Robust Fluid Motion Estimator Based on Attentional Transformer
Changdong Yu, Yongpeng Chang, Xiao Liang, Yiwei Fan
Abstract
Estimating complex fluid motions from successive images, i.e., Particle Image Velocimetry (PIV), is of great research significance in physics and engineering applications. Although deep learning-based methods have made great progress for fluid motion estimation, it still remains a challenge in terms of robustness and generalization ability. To address this issue, we present a novel fluid flow estimator called RFMFlowNet in this paper, to robustly estimate complex fluid motion using attentional Transformer. Concretely, the feature encoder based on Transformer is customized to enhance features of two frames globally and stably.

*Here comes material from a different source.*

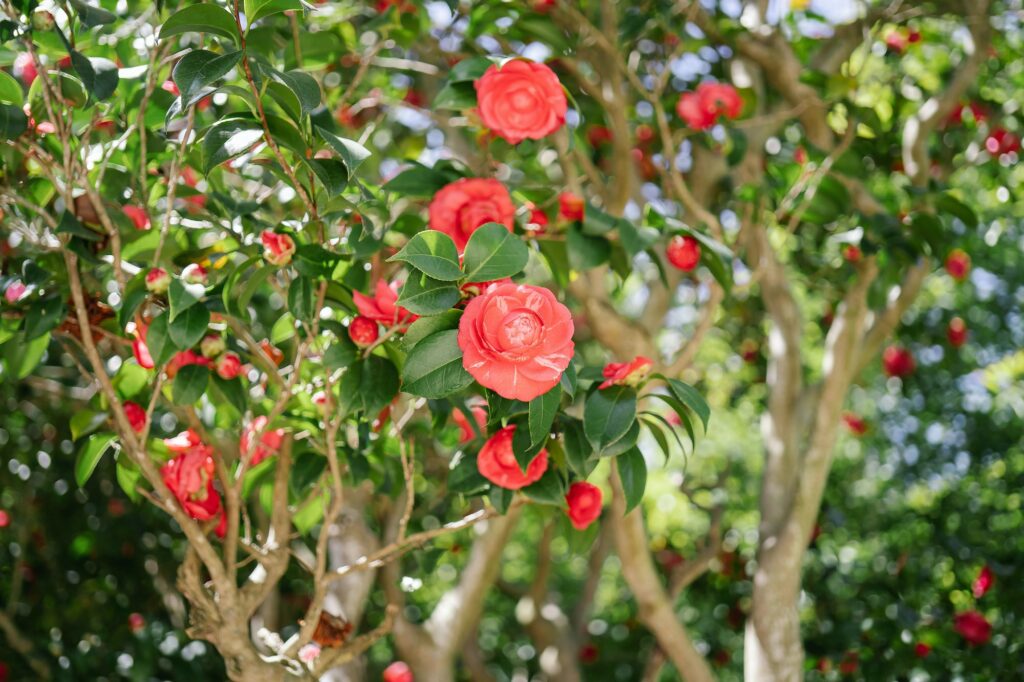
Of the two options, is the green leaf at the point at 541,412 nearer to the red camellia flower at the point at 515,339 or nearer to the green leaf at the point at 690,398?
the red camellia flower at the point at 515,339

Here we also enlarge the receptive field of the encoder according to the characteristics of the flow image to extract more effective information. Then, efficient global matching is performed using 4D correlation volume. Furthermore, a refined flow field is iteratively predicted using a GRU-based optimizer. Extensive experiments, including on synthetic and real-world images, are performed to assess the proposed approach. Experimental results demonstrate that the RFMFlowNet achieves new state-of-the-art performance on the public dataset. Meanwhile, our model enjoys great robustness and generalization ability to challenging flow images, reasonably predicting the evolution trend of fluid flows.